Please arrange every line of the listing below as a JSON list of strings, one string per line, skipping blank lines. Omit the picture lines from your answer.

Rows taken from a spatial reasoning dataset
┌──
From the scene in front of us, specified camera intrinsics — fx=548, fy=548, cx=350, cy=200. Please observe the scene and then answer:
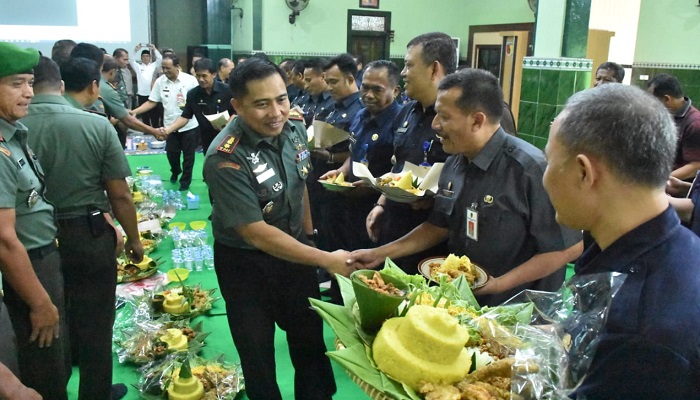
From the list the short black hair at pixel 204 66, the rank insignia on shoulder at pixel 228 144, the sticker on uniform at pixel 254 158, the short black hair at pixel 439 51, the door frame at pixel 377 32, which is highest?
the door frame at pixel 377 32

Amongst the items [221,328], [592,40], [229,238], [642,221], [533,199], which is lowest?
[221,328]

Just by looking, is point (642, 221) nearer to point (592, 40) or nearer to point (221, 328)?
point (221, 328)

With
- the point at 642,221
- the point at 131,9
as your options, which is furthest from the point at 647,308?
the point at 131,9

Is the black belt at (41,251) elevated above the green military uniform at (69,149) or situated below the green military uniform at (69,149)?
below

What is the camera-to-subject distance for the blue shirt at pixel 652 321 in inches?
35.5

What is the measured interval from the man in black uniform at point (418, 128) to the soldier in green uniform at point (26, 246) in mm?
1515

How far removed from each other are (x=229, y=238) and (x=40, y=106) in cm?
92

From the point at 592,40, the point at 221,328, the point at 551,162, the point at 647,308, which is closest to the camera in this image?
the point at 647,308

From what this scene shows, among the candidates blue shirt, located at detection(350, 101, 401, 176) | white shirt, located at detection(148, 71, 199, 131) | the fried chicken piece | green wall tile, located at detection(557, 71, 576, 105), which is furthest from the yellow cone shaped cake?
white shirt, located at detection(148, 71, 199, 131)

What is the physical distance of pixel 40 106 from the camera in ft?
7.16

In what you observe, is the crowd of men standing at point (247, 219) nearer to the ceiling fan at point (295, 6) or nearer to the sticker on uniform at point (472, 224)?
the sticker on uniform at point (472, 224)

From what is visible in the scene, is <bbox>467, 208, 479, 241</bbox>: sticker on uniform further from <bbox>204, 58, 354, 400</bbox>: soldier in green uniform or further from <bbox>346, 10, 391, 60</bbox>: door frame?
<bbox>346, 10, 391, 60</bbox>: door frame

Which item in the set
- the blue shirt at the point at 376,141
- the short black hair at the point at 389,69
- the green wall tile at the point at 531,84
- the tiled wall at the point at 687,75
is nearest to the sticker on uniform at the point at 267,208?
the blue shirt at the point at 376,141

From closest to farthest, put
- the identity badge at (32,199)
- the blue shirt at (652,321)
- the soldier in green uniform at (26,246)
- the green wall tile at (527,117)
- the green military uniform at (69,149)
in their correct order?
the blue shirt at (652,321) → the soldier in green uniform at (26,246) → the identity badge at (32,199) → the green military uniform at (69,149) → the green wall tile at (527,117)
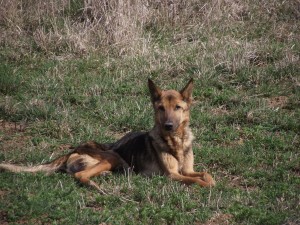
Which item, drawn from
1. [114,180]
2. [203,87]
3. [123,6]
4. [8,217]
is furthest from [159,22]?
[8,217]

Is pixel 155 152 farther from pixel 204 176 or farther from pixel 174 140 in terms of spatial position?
pixel 204 176

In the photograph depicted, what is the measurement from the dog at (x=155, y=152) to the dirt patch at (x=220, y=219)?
50.1 inches

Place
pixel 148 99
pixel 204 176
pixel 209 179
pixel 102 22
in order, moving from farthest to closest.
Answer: pixel 102 22, pixel 148 99, pixel 204 176, pixel 209 179

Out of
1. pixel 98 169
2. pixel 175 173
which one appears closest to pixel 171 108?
pixel 175 173

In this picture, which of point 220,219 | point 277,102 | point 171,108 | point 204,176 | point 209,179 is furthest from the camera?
point 277,102

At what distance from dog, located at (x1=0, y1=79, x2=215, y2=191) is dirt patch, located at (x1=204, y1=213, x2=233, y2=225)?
127 centimetres

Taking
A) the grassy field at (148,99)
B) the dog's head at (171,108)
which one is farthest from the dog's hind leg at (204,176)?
the dog's head at (171,108)

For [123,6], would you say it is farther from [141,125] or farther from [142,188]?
[142,188]

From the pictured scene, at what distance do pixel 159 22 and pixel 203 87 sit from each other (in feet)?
10.6

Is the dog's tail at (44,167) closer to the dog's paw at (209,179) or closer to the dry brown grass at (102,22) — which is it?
the dog's paw at (209,179)

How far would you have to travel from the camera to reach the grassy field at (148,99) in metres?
7.56

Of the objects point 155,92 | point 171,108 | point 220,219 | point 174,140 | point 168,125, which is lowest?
point 220,219

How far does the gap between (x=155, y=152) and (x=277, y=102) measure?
10.9ft

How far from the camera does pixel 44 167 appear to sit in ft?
28.7
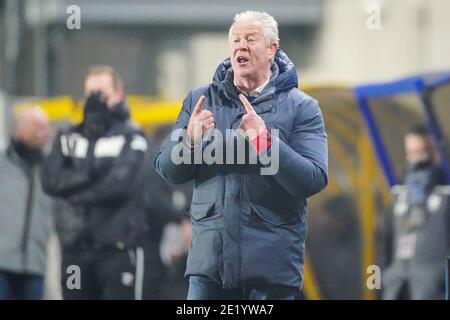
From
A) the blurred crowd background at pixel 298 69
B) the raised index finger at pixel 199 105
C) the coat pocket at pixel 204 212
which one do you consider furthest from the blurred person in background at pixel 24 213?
the raised index finger at pixel 199 105

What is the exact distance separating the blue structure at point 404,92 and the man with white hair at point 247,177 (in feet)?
12.9

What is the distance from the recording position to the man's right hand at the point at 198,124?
586cm

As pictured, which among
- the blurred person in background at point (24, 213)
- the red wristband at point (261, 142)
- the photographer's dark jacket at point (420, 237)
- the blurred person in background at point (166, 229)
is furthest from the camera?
the blurred person in background at point (24, 213)

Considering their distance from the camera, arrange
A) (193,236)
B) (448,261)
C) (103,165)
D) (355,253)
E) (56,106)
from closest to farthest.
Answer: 1. (193,236)
2. (448,261)
3. (103,165)
4. (355,253)
5. (56,106)

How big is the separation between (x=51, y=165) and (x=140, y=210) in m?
0.55

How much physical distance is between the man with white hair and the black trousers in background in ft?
6.56

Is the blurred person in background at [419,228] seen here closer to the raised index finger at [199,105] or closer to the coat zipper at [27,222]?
the coat zipper at [27,222]

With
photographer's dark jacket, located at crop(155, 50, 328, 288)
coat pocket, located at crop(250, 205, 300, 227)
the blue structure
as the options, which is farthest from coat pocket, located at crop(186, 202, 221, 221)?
the blue structure

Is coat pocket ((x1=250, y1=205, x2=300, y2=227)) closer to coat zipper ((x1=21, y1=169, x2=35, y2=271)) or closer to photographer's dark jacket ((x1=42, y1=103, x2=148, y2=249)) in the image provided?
photographer's dark jacket ((x1=42, y1=103, x2=148, y2=249))

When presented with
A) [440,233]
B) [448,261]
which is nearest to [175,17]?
[440,233]

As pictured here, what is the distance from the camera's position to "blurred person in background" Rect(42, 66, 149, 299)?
8.10m

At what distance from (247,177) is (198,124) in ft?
0.93

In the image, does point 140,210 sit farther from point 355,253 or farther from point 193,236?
point 355,253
└──
| Answer in full |
[
  "From the scene in front of us, specified camera intrinsics — fx=548, fy=548, cx=350, cy=200. Please observe the scene and then answer:",
  "From the list the short black hair at pixel 204 66, the rank insignia on shoulder at pixel 228 144, the sticker on uniform at pixel 254 158, the short black hair at pixel 439 51, the door frame at pixel 377 32, which is highest?",
  "the door frame at pixel 377 32",
  "Amongst the items [221,328], [592,40], [229,238], [642,221], [533,199], which is lowest?",
  "[221,328]",
  "Just by looking, is point (642, 221) nearer to point (592, 40) or nearer to point (221, 328)?",
  "point (221, 328)",
  "With",
  "- the point at 642,221",
  "- the point at 131,9",
  "as your options, which is furthest from the point at 647,308?",
  "the point at 131,9",
  "Is the black belt at (41,251) elevated above the green military uniform at (69,149) or situated below the green military uniform at (69,149)?",
  "below",
  "What is the camera-to-subject distance for the blue shirt at pixel 652 321 in inches?",
  "35.5",
  "What is the measured interval from the man in black uniform at point (418, 128) to the soldier in green uniform at point (26, 246) in mm?",
  "1515",
  "How far removed from each other are (x=229, y=238) and (x=40, y=106) in cm?",
  "92",
  "From the point at 592,40, the point at 221,328, the point at 551,162, the point at 647,308, which is closest to the camera in this image?",
  "the point at 647,308",
  "From what this scene shows, among the candidates blue shirt, located at detection(350, 101, 401, 176) | white shirt, located at detection(148, 71, 199, 131) | the fried chicken piece | green wall tile, located at detection(557, 71, 576, 105), which is furthest from the yellow cone shaped cake?",
  "white shirt, located at detection(148, 71, 199, 131)",
  "What is the physical distance of pixel 40 106 from the camera in ft?",
  "7.16",
  "In what you observe, is the crowd of men standing at point (247, 219) nearer to the ceiling fan at point (295, 6) or nearer to the sticker on uniform at point (472, 224)?",
  "the sticker on uniform at point (472, 224)",
  "From what is visible in the scene, is <bbox>467, 208, 479, 241</bbox>: sticker on uniform further from <bbox>204, 58, 354, 400</bbox>: soldier in green uniform or further from <bbox>346, 10, 391, 60</bbox>: door frame?",
  "<bbox>346, 10, 391, 60</bbox>: door frame",
  "Which item in the set",
  "- the blue shirt at the point at 376,141",
  "- the short black hair at the point at 389,69",
  "- the green wall tile at the point at 531,84",
  "- the tiled wall at the point at 687,75",
  "is nearest to the sticker on uniform at the point at 267,208?",
  "the blue shirt at the point at 376,141",
  "From closest to farthest, put",
  "- the identity badge at (32,199)",
  "- the blue shirt at (652,321)",
  "- the soldier in green uniform at (26,246)",
  "- the green wall tile at (527,117)",
  "- the green military uniform at (69,149)",
  "in their correct order?",
  "the blue shirt at (652,321) → the soldier in green uniform at (26,246) → the identity badge at (32,199) → the green military uniform at (69,149) → the green wall tile at (527,117)",
  "Which item, drawn from",
  "1. [114,180]",
  "2. [203,87]",
  "3. [123,6]",
  "4. [8,217]",
  "is furthest from [159,22]?",
  "[8,217]",
  "Is pixel 155 152 farther from pixel 204 176 or farther from pixel 174 140 in terms of spatial position?",
  "pixel 204 176",
  "In the photograph depicted, what is the measurement from the dog at (x=155, y=152) to the dirt patch at (x=220, y=219)?",
  "50.1 inches",
  "Place",
  "pixel 148 99",
  "pixel 204 176",
  "pixel 209 179",
  "pixel 102 22",
  "in order, moving from farthest to closest.",
  "Answer: pixel 102 22, pixel 148 99, pixel 204 176, pixel 209 179",
  "Out of",
  "1. pixel 98 169",
  "2. pixel 175 173",
  "which one appears closest to pixel 171 108?",
  "pixel 175 173",
  "In this picture, which of point 220,219 | point 277,102 | point 171,108 | point 204,176 | point 209,179 is furthest from the camera?",
  "point 277,102",
  "At what distance from dog, located at (x1=0, y1=79, x2=215, y2=191) is dirt patch, located at (x1=204, y1=213, x2=233, y2=225)?",
  "127 centimetres",
  "Taking",
  "A) the grassy field at (148,99)",
  "B) the dog's head at (171,108)",
  "which one is farthest from the dog's hind leg at (204,176)?",
  "the dog's head at (171,108)",
  "For [123,6], would you say it is farther from [141,125] or farther from [142,188]?",
  "[142,188]",
  "From the pictured scene, at what distance do pixel 159 22 and pixel 203 87 sit from each other (in feet)?",
  "10.6",
  "Is the dog's tail at (44,167) closer to the dog's paw at (209,179) or closer to the dry brown grass at (102,22) — which is it?",
  "the dog's paw at (209,179)",
  "How far would you have to travel from the camera to reach the grassy field at (148,99) in metres?",
  "7.56",
  "Of the objects point 155,92 | point 171,108 | point 220,219 | point 174,140 | point 168,125, which is lowest?",
  "point 220,219",
  "How far does the gap between (x=155, y=152) and (x=277, y=102) measure?",
  "10.9ft",
  "How far from the camera does pixel 44 167 appear to sit in ft?",
  "28.7",
  "From",
  "A) the blurred crowd background at pixel 298 69",
  "B) the raised index finger at pixel 199 105",
  "C) the coat pocket at pixel 204 212",
  "which one do you consider furthest from the blurred person in background at pixel 24 213?",
  "the raised index finger at pixel 199 105",
  "What is the exact distance separating the blue structure at point 404,92 and the man with white hair at point 247,177 (in feet)?",
  "12.9",
  "What is the distance from the recording position to the man's right hand at the point at 198,124?",
  "586cm",
  "As pictured, which among",
  "- the blurred person in background at point (24, 213)",
  "- the red wristband at point (261, 142)",
  "- the photographer's dark jacket at point (420, 237)",
  "- the blurred person in background at point (166, 229)",
  "is furthest from the camera?",
  "the blurred person in background at point (24, 213)",
  "Considering their distance from the camera, arrange",
  "A) (193,236)",
  "B) (448,261)",
  "C) (103,165)",
  "D) (355,253)",
  "E) (56,106)",
  "from closest to farthest.",
  "Answer: 1. (193,236)",
  "2. (448,261)",
  "3. (103,165)",
  "4. (355,253)",
  "5. (56,106)",
  "How big is the separation between (x=51, y=165) and (x=140, y=210) in m?",
  "0.55",
  "How much physical distance is between the man with white hair and the black trousers in background in ft?",
  "6.56",
  "Is the blurred person in background at [419,228] seen here closer to the raised index finger at [199,105] or closer to the coat zipper at [27,222]?",
  "the coat zipper at [27,222]",
  "With",
  "photographer's dark jacket, located at crop(155, 50, 328, 288)",
  "coat pocket, located at crop(250, 205, 300, 227)",
  "the blue structure",
  "as the options, which is farthest from coat pocket, located at crop(186, 202, 221, 221)?",
  "the blue structure",
  "Is coat pocket ((x1=250, y1=205, x2=300, y2=227)) closer to coat zipper ((x1=21, y1=169, x2=35, y2=271)) or closer to photographer's dark jacket ((x1=42, y1=103, x2=148, y2=249)) in the image provided?",
  "photographer's dark jacket ((x1=42, y1=103, x2=148, y2=249))",
  "When presented with",
  "A) [440,233]",
  "B) [448,261]",
  "which is nearest to [175,17]?",
  "[440,233]",
  "As pictured here, what is the distance from the camera's position to \"blurred person in background\" Rect(42, 66, 149, 299)?",
  "8.10m",
  "At what distance from (247,177) is (198,124) in ft?",
  "0.93",
  "In the image, does point 140,210 sit farther from point 355,253 or farther from point 193,236?",
  "point 355,253"
]